Prayer Pavilion of Light
December 19, 2011
*all images courtesy of Architectural Record
Six days away from Christmas morning seemed, to this Denver architect, like a perfect time to review a piece of spiritual architecture. As a Christian myself, I look for spiritual significance in architecture I come in contact with. I recently came across a peace of architecture I thought was very profound and fitting; the Prayer Pavilion of Light designed by DeBartolo Architects.
The Prayer Pavilion of Light was built in Phoenix, Arizona, where a pavilion makes perfect sense. The client was intent on creating a "refuge for reflection"; a place to go to meditate, a space mostly lacking in the hustle and bustle of our cities today. The architect, who had developed the master plan with the church, helped to design this chapel in 2003.
The client wanted the pavilion to not only provide great views of the city but also to stand prominent and highly visible. The first thing that was done was to elevate the chapel on the site. And second the architects isolated the building from other structures by creating courtyards that border the chapel. The approach to the pavilion is a zigzagging path that ascends twenty-eight vertical feet, passing through a landscaped plaza, past a seventy foot long reflecting pool and a massive steel cross that compliments the structure.
The structure itself seems to float because the portion of the building which intersects the ground is black concrete and folding glass walls that help eliminate the distinction of inside and out.
Materials were an important consideration in meeting the goal of visibility as well.

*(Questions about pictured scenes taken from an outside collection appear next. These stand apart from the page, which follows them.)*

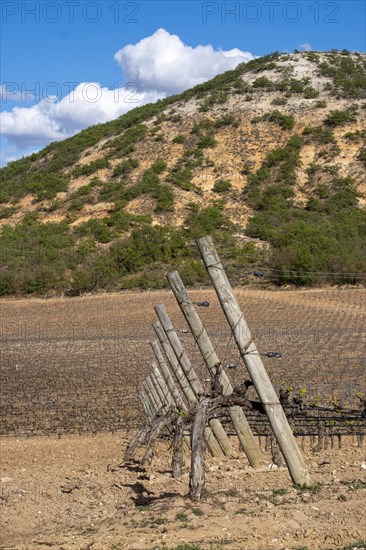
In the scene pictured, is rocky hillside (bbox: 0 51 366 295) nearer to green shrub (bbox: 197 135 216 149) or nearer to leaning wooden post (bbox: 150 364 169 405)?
green shrub (bbox: 197 135 216 149)

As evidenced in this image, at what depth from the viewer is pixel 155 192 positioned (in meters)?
47.9

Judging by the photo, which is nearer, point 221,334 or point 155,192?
point 221,334

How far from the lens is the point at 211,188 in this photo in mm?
48969

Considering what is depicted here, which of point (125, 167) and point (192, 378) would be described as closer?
point (192, 378)

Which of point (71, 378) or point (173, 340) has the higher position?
point (173, 340)

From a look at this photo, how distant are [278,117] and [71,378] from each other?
38.4m

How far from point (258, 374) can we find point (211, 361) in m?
2.25

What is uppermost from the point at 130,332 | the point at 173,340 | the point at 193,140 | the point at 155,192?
the point at 193,140

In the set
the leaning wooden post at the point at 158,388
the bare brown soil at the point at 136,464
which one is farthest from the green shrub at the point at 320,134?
the leaning wooden post at the point at 158,388

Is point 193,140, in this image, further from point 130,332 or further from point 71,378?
point 71,378

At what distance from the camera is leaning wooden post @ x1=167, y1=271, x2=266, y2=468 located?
32.0 feet

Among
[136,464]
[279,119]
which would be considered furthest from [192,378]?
[279,119]

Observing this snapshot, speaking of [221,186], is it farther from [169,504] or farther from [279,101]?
[169,504]

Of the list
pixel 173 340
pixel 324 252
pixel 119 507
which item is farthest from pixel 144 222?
pixel 119 507
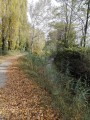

Typical southwestern architecture makes use of thick stucco walls and clay tile roofs to help insulate buildings from the desert heat. The solution was to create a structure of glass, a material that completely contrasts with the indigenous architecture. Glass in the desert would typically be very inefficient, but the architects got creative and designed a double facade that protects the interior from the hot and arid climate. The inner system is a triple-glazed system while the exterior façade is a fritted glass to give the chapel a more aesthetically pleasing veneer. The gap between the two layers acts as a convection chimney, venting heat through louvers at the top of the wall.
A final consideration the architects needed to keep in mind was the pavilion would be open to the public, twenty-four hours a day. So the chapel's impact at night was of high importance. The use of glass to make the chapel stand out worked well in helping it stand out at night. Throughout the year, different colored LEDs illuminate the pavilion from the inside, making it a beacon of light to the surrounding communities.
Christ's birth, which we celebrate next Sunday, brought light into the world during one of its darkest times. The Prayer Pavilion of Light is doing its best, as a piece of spiritual architecture, to bring light to a single community. It is a place for prayer and meditation in a very frenzied world.